# Your task
Repeat word for word the passage in the forum thread on type error messages, starting at "FWIW, the suggestion" and ending at "for another group.".

# Text under study
******

FWIW, the suggestion I floated has less text than the current message while preserving all the type and expression information ;) (Though it doesn't necessarily generalize to cover similar messages like: Prelude> :t (\x -> x) :: a -> b <interactive>:1:7: Couldn't match expected type `b' against inferred type `a' `b' is a rigid type variable bound by the polymorphic type `forall a b. a -> b' at <interactive>:1:0 `a' is a rigid type variable bound by the polymorphic type `forall a b. a -> b' at <interactive>:1:0 In the expression: x )
Just, please, keep in mind that there is no one-size-fits-all: improving a message for one group of users might well make it less useful for another group.
+1. There're worlds of difference between the kinds of error messages suitable for beginners, vs "regular users", vs type-level programmers. Also, while a user may have some given level of understanding, the level of messaging they'll want can vary a lot depending on the task a hand. -- Live well, ~wren

wren ng thornton wrote:
(Though it doesn't necessarily generalize to cover similar messages like:
Prelude> :t (\x -> x) :: a -> b <interactive>:1:7: Couldn't match expected type `b' against inferred type `a' `b' is a rigid type variable bound by the polymorphic type `forall a b. a -> b' at <interactive>:1:0 `a' is a rigid type variable bound by the polymorphic type `forall a b. a -> b' at <interactive>:1:0 In the expression: x )

******

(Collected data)
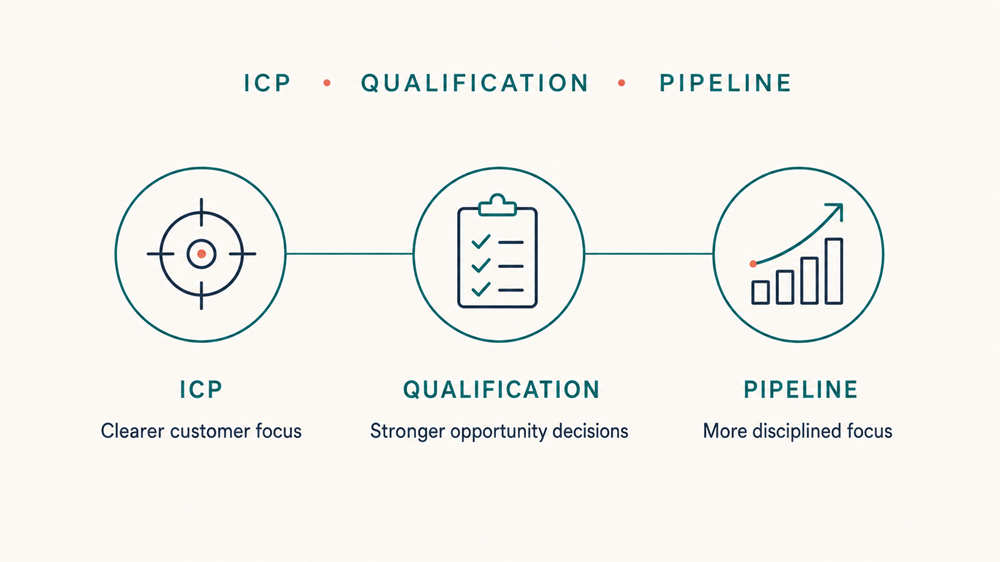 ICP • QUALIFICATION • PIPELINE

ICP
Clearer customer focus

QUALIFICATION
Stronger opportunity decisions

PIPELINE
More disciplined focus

******

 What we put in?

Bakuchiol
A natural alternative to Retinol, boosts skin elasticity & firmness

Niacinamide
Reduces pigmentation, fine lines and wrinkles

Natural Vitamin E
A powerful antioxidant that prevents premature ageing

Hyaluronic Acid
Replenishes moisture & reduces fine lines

******

# Solution below
FWIW, the suggestion I floated has less text than the current message while preserving all the type and expression information ;) (Though it doesn't necessarily generalize to cover similar messages like: Prelude> :t (\x -> x) :: a -> b <interactive>:1:7: Couldn't match expected type `b' against inferred type `a' `b' is a rigid type variable bound by the polymorphic type `forall a b. a -> b' at <interactive>:1:0 `a' is a rigid type variable bound by the polymorphic type `forall a b. a -> b' at <interactive>:1:0 In the expression: x )
Just, please, keep in mind that there is no one-size-fits-all: improving a message for one group of users might well make it less useful for another group.